**TASK INPUT**
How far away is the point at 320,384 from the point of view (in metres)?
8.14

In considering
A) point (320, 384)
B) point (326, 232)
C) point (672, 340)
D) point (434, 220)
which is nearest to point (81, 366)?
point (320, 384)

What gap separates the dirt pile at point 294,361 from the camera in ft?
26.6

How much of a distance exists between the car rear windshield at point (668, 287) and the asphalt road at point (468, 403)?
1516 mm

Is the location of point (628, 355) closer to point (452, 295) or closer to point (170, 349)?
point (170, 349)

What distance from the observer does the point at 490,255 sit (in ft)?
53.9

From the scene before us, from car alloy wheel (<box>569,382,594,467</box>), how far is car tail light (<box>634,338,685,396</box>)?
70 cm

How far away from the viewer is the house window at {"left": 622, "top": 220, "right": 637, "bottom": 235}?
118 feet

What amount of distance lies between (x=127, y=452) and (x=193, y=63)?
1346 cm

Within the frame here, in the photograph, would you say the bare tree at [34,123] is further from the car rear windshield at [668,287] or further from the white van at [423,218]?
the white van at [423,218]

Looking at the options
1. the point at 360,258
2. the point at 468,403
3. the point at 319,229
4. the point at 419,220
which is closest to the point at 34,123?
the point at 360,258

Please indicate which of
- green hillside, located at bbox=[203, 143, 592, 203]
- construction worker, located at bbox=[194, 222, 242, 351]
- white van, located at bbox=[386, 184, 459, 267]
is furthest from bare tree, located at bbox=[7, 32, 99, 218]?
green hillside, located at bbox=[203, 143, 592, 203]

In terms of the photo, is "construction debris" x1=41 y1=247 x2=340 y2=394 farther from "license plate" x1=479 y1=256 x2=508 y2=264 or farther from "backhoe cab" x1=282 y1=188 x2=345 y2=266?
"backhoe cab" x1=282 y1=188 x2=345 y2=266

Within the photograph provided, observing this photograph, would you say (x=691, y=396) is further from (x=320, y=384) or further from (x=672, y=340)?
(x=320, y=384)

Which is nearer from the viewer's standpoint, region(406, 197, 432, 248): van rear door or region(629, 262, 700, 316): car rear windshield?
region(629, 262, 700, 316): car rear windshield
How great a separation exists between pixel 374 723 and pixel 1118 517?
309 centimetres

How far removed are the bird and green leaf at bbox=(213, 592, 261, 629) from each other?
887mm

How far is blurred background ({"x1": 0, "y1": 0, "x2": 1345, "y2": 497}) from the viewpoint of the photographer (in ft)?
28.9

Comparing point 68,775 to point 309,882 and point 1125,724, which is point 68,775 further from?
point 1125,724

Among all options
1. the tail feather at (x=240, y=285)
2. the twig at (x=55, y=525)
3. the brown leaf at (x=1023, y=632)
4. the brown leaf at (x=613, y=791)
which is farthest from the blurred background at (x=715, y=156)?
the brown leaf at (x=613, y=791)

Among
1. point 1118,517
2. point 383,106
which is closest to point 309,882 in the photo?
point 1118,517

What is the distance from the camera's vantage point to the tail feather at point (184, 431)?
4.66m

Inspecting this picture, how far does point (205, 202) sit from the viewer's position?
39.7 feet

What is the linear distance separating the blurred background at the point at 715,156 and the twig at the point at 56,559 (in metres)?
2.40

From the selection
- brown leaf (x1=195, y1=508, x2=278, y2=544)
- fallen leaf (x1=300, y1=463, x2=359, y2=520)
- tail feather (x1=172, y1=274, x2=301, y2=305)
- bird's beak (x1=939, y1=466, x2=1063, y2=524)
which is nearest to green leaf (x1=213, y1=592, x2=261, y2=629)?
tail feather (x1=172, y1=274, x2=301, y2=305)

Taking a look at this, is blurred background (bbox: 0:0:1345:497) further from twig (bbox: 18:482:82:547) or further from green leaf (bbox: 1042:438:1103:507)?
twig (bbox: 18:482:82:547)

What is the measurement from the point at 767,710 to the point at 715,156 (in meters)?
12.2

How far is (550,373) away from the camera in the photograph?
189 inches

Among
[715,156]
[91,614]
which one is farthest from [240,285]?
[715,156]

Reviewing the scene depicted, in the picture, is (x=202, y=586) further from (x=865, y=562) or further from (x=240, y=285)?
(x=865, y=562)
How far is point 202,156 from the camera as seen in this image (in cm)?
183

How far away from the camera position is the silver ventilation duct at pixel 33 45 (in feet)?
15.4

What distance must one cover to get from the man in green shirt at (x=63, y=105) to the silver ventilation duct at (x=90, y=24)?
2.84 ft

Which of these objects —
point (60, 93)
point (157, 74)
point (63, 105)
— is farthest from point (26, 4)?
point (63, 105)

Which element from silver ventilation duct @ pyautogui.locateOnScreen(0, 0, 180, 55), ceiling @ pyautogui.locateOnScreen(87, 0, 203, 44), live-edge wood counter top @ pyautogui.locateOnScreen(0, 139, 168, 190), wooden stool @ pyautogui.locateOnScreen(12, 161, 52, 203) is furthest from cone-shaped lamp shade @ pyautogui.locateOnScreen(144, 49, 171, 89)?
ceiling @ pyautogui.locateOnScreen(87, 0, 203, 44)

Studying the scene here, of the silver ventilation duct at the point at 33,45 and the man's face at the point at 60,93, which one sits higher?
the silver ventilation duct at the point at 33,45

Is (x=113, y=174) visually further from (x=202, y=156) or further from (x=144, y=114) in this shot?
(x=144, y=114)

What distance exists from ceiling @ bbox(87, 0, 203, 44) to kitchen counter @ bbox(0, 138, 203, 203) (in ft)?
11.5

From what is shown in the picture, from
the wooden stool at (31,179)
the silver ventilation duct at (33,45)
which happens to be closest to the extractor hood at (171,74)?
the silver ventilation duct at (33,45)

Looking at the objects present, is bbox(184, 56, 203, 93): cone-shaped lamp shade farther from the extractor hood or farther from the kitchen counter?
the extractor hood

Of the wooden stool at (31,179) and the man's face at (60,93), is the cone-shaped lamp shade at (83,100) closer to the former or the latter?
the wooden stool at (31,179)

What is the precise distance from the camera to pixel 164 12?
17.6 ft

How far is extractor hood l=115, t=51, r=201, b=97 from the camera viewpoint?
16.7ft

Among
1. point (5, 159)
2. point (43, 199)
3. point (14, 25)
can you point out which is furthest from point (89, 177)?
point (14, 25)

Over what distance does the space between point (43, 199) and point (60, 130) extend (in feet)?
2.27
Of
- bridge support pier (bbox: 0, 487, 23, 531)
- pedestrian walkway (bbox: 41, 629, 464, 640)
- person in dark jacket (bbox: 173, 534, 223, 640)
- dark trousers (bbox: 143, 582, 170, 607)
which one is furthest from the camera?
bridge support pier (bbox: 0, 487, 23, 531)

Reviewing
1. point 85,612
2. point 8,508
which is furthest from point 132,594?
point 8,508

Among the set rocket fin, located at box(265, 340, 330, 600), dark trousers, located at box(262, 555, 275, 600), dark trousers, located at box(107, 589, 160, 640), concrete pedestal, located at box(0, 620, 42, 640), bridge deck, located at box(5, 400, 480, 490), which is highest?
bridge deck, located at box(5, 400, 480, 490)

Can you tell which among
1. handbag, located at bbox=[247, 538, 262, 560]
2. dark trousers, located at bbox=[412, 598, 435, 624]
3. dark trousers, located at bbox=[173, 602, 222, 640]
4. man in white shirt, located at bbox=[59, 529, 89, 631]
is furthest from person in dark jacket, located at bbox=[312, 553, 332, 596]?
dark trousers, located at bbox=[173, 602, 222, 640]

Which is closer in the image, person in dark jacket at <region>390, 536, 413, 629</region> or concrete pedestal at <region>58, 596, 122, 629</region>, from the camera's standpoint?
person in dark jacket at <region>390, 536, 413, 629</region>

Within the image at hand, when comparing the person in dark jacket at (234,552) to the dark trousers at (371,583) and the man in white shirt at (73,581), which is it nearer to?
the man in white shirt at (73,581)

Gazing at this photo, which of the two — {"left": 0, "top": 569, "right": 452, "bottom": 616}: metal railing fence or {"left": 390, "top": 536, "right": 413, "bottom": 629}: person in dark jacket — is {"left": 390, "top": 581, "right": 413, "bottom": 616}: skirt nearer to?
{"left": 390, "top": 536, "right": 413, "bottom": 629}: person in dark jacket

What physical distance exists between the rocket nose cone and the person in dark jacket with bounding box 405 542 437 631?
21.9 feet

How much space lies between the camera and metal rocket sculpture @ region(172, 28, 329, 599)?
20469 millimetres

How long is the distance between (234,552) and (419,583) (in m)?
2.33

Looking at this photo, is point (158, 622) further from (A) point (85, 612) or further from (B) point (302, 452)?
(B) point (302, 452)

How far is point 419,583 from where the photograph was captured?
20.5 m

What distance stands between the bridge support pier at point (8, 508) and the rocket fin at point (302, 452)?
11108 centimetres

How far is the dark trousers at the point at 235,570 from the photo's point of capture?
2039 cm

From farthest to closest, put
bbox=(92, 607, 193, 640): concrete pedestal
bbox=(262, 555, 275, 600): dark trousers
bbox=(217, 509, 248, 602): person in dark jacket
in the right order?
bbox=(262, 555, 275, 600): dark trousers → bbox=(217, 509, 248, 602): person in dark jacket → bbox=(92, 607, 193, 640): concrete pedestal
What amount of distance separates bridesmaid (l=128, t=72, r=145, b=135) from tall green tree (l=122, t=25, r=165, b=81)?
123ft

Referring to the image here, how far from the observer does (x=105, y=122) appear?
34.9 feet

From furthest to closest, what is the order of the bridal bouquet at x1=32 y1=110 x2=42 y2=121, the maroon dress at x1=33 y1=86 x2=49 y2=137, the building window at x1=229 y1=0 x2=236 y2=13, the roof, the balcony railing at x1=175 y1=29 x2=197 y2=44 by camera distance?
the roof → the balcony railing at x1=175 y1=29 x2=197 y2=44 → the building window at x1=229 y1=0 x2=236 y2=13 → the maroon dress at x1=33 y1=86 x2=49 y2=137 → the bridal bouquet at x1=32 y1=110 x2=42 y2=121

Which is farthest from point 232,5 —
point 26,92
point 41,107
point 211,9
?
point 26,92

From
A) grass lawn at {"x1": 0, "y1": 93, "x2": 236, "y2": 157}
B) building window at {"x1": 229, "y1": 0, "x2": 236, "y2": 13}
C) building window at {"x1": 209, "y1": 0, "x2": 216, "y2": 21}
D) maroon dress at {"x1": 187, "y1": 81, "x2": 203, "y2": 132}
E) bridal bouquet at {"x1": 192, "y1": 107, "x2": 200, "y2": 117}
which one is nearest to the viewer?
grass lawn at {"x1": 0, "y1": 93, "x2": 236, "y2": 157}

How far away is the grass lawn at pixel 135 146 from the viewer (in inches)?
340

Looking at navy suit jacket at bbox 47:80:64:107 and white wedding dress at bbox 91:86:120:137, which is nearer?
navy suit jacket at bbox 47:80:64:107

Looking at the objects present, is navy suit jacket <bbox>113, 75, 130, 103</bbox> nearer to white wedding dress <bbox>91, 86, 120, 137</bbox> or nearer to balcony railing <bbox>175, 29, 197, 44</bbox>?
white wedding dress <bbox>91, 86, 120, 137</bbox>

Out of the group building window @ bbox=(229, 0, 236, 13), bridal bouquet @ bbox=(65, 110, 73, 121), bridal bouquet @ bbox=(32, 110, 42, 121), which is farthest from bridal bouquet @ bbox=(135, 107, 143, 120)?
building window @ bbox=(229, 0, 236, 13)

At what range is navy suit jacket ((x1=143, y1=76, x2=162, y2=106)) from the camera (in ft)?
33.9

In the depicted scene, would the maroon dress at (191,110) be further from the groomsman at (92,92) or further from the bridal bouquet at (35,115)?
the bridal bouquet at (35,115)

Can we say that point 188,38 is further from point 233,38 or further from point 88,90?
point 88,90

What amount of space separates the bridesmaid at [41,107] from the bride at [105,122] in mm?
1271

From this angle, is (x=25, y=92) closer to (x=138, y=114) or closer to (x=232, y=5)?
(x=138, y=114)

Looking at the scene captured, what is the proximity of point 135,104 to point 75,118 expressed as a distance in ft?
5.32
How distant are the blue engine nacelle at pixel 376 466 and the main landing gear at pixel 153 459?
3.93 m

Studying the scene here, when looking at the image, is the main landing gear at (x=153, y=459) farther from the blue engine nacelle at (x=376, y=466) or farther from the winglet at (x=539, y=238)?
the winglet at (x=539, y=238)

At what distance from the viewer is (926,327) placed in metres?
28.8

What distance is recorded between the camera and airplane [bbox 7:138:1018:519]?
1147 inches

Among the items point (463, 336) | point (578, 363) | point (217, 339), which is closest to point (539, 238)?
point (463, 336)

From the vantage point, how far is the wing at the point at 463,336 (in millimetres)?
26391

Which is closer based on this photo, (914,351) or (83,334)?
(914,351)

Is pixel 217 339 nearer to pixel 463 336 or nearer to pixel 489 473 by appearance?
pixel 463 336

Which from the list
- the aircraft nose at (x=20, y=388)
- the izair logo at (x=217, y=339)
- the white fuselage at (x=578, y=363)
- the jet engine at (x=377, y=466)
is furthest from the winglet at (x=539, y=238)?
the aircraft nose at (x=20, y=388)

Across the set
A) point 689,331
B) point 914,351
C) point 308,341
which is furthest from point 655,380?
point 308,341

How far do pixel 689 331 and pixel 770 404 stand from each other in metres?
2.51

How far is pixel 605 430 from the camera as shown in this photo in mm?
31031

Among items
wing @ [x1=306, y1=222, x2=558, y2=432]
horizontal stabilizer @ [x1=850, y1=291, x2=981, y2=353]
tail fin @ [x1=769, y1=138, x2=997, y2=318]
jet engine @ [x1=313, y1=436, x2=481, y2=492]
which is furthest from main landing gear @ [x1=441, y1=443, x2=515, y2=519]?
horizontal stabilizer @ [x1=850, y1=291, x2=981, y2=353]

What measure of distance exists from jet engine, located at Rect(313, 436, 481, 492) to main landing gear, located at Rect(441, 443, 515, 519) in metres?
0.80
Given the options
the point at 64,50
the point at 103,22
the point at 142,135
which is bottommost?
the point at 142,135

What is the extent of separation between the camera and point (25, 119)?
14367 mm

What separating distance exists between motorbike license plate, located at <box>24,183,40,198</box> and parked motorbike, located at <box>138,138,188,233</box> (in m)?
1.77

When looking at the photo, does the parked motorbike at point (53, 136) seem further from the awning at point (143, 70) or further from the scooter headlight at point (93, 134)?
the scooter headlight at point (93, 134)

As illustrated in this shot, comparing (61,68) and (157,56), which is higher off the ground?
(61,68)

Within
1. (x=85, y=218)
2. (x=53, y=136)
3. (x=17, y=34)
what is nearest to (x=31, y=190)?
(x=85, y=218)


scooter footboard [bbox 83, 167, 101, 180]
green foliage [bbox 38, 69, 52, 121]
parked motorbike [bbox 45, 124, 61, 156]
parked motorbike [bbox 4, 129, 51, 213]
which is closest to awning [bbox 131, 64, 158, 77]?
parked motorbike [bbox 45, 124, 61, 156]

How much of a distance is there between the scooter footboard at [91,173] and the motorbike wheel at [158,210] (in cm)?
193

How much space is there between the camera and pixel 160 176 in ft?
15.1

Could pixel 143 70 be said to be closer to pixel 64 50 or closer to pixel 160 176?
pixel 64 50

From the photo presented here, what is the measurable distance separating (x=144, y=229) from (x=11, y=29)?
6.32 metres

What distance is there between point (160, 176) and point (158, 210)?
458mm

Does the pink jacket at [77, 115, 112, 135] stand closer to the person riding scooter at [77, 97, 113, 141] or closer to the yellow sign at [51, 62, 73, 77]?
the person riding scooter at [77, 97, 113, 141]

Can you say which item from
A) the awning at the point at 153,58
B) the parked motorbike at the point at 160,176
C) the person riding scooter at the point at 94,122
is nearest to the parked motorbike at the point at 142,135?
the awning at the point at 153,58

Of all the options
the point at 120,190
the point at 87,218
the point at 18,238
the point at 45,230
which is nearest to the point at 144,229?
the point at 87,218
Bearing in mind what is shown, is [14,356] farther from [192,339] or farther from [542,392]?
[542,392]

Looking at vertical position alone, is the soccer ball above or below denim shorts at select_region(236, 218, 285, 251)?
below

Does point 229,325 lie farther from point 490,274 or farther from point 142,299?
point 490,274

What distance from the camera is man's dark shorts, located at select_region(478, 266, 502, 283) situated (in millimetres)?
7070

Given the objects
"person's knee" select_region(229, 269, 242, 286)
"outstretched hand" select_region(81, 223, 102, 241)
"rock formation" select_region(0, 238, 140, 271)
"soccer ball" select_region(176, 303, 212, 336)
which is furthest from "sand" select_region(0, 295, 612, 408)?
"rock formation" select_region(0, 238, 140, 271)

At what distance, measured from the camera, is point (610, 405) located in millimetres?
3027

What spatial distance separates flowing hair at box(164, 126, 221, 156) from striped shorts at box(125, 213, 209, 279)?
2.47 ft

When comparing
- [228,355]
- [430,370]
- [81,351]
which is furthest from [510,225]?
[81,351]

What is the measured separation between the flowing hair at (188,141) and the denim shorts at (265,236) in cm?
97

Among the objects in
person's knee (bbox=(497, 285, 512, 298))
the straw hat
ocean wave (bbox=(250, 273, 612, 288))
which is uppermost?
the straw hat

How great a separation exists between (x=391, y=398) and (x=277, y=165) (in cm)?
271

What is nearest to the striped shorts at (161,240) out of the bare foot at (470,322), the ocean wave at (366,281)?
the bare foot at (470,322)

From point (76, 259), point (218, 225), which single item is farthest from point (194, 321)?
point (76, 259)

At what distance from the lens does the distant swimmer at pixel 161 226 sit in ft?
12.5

**WRITTEN REQUEST**
Quote the lines of the listing above that run from the line with "Bearing in mind" through its last line, both included, and nothing else.

**SOLUTION**
Bearing in mind what is shown, is [14,356] farther from [192,339] or farther from [542,392]?
[542,392]

Looking at vertical position alone, is the soccer ball above or below denim shorts at select_region(236, 218, 285, 251)?
below

Does point 229,325 lie farther from point 490,274 or farther from point 142,299?
point 490,274

What distance from the camera is man's dark shorts, located at select_region(478, 266, 502, 283) situated (in millimetres)?
7070

Given the objects
"person's knee" select_region(229, 269, 242, 286)
"outstretched hand" select_region(81, 223, 102, 241)
"rock formation" select_region(0, 238, 140, 271)
"soccer ball" select_region(176, 303, 212, 336)
which is furthest from "sand" select_region(0, 295, 612, 408)?
"rock formation" select_region(0, 238, 140, 271)

At what distance, measured from the camera, is point (610, 405) located in millimetres?
3027

What spatial distance separates flowing hair at box(164, 126, 221, 156) from striped shorts at box(125, 213, 209, 279)?
2.47 ft

When comparing
- [228,355]
- [430,370]
- [81,351]
which is furthest from [510,225]?
[81,351]

What is the measured separation between the flowing hair at (188,141) and the denim shorts at (265,236) in cm?
97

Among the objects in
person's knee (bbox=(497, 285, 512, 298))
the straw hat
ocean wave (bbox=(250, 273, 612, 288))
which is uppermost?
the straw hat

How great a separation exists between (x=391, y=398) and (x=277, y=165) (in cm)?
271

What is nearest to the striped shorts at (161,240) out of the bare foot at (470,322), the ocean wave at (366,281)?
the bare foot at (470,322)

From point (76, 259), point (218, 225), which single item is farthest from point (194, 321)?
point (76, 259)

At what distance from the lens does the distant swimmer at pixel 161 226 sit in ft?
12.5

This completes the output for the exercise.